begin
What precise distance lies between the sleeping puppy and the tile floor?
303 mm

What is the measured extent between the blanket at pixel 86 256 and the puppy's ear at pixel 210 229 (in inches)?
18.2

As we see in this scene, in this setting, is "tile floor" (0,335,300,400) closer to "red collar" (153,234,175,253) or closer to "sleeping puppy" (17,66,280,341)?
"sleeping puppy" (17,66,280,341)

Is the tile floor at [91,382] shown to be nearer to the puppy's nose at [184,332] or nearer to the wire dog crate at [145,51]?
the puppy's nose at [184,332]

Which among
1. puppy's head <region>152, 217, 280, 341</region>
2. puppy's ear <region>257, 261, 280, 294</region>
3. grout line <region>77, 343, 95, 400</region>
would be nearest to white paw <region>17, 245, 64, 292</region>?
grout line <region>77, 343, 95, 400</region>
end
begin
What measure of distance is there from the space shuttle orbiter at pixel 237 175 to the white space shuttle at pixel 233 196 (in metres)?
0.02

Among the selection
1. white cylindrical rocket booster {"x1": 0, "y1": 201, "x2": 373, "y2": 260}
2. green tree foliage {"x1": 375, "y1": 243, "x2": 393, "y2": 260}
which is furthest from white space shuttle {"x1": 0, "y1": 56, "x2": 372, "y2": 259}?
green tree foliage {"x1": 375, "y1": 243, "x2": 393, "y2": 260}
end
Task instructions. Find each line of the records above that contains the word "What" and copy those lines out, matching case exactly.

Result.
What precise distance lies between the sleeping puppy and the tile floor?
What is the measured extent between the blanket at pixel 86 256 and the puppy's ear at pixel 210 229 (in inches)?
What measure of distance is there from the space shuttle orbiter at pixel 237 175 to the white space shuttle at pixel 233 196 (in metres)?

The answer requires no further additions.